START

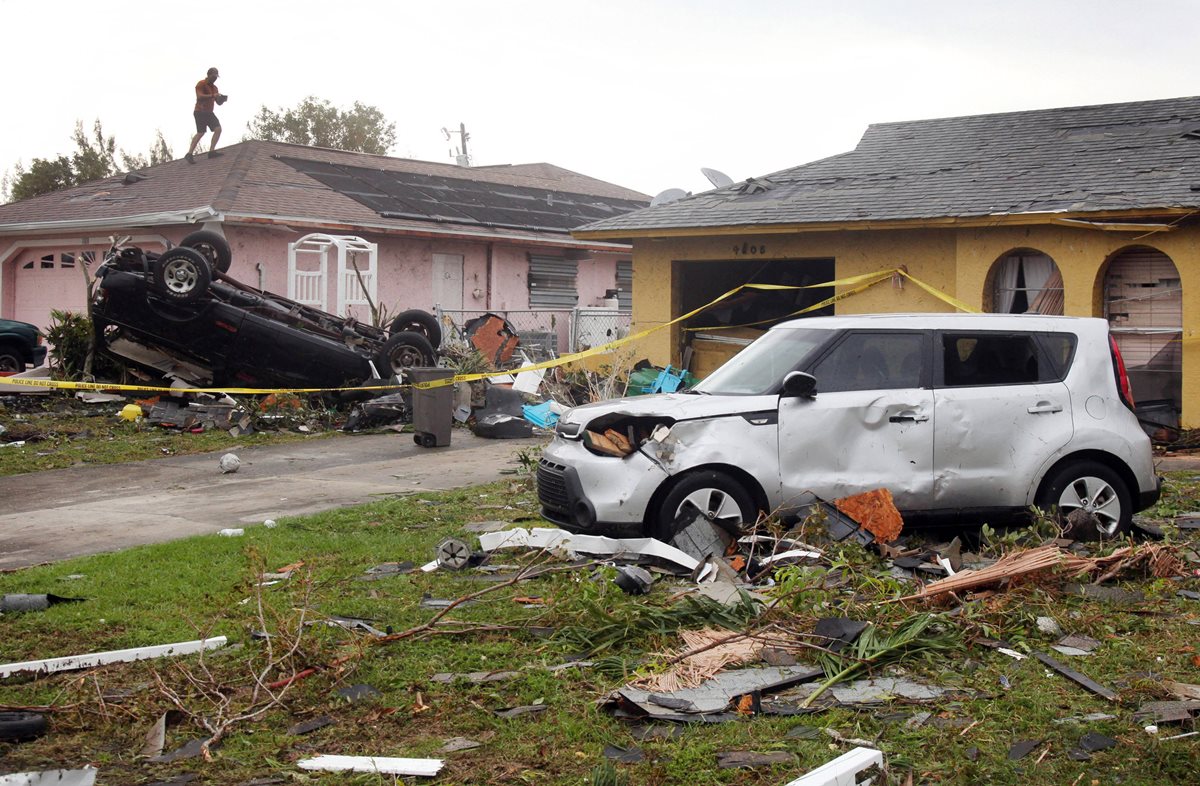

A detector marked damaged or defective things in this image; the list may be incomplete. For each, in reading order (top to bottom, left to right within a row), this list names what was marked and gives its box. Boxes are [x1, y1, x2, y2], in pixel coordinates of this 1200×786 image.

overturned black car [92, 231, 440, 390]
shattered window [688, 326, 828, 396]
shattered window [812, 330, 924, 392]
shattered window [932, 330, 1056, 386]
damaged silver kia soul [540, 312, 1160, 540]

END

▸ **Directions for this task**: Copy out every line of text in the entries above word for word, leaving out the pictures.

▸ **Exercise answer**:
A detector marked damaged or defective things in this image; the list may be incomplete. For each, in reading order (top to bottom, left to right within a row), this list names what was marked and gives its box. Boxes are [x1, y1, x2, y2], in pixel coordinates of this 1200×786 image.

overturned black car [92, 231, 440, 390]
shattered window [688, 326, 828, 396]
shattered window [812, 330, 924, 392]
shattered window [932, 330, 1056, 386]
damaged silver kia soul [540, 312, 1160, 540]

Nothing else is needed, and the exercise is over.